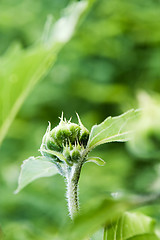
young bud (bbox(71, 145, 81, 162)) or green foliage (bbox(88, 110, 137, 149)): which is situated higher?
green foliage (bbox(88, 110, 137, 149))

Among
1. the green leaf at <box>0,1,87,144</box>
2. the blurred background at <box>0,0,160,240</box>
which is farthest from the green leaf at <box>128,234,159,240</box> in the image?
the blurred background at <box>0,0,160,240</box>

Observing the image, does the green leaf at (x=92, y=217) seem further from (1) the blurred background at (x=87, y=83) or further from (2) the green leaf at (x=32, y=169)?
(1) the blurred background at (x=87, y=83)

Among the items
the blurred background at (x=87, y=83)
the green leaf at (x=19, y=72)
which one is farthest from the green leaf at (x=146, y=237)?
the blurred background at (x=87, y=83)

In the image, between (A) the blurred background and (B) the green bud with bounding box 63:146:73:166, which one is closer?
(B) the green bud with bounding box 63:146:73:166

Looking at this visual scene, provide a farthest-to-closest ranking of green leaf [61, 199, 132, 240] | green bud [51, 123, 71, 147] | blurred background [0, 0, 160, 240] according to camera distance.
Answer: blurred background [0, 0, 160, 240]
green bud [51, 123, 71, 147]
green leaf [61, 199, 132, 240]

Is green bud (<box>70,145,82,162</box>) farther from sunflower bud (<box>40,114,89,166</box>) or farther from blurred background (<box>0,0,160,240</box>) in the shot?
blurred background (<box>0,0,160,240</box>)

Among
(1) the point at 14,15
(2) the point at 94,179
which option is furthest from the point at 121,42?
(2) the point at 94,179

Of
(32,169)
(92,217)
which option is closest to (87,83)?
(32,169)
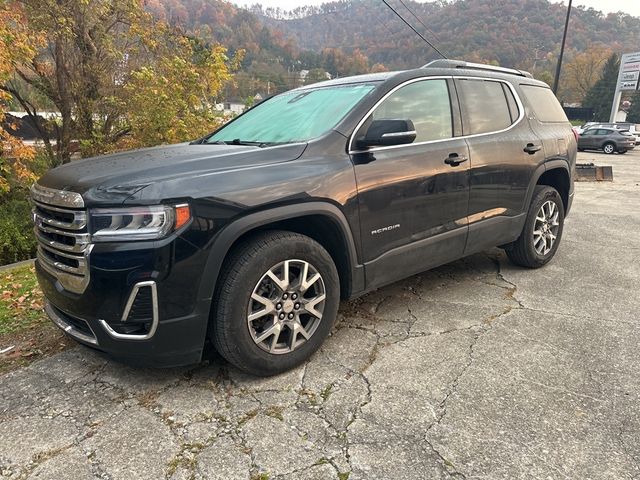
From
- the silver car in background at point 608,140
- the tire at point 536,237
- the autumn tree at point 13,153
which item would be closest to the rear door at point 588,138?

--

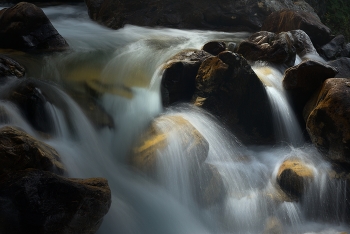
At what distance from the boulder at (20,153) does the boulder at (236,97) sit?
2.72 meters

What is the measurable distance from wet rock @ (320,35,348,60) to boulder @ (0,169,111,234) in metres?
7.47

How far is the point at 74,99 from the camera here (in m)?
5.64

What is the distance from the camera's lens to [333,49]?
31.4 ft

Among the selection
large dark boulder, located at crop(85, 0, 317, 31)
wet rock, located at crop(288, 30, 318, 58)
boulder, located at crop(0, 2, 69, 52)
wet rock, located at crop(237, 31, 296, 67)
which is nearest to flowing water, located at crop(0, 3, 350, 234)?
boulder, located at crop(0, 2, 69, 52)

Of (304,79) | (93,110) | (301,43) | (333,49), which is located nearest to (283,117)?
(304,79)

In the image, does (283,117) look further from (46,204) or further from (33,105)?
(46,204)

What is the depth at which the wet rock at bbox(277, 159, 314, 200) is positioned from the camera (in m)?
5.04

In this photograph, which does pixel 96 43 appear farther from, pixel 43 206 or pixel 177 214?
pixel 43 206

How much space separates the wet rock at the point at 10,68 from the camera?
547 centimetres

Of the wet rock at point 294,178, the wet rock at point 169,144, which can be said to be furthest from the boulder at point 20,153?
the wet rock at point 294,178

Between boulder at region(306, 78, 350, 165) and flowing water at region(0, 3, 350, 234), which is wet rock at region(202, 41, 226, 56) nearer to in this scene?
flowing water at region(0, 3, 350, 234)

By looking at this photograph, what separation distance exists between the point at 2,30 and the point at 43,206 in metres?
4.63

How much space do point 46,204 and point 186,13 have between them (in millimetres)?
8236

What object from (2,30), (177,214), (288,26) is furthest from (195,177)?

Aim of the exercise
Starting at the line that has "By looking at" and ending after the line that has "What object from", give those records as a Markdown table with a Row column numbering each line and a Line column holding it. Leave out blank lines.

Completed exercise
| Row | Line |
|---|---|
| 1 | By looking at this photograph, what separation distance exists between the point at 2,30 and the point at 43,206 in metres? |
| 2 | 4.63 |
| 3 | How much space do point 46,204 and point 186,13 have between them (in millimetres)? |
| 4 | 8236 |
| 5 | What object from (2,30), (177,214), (288,26) is furthest from (195,177)? |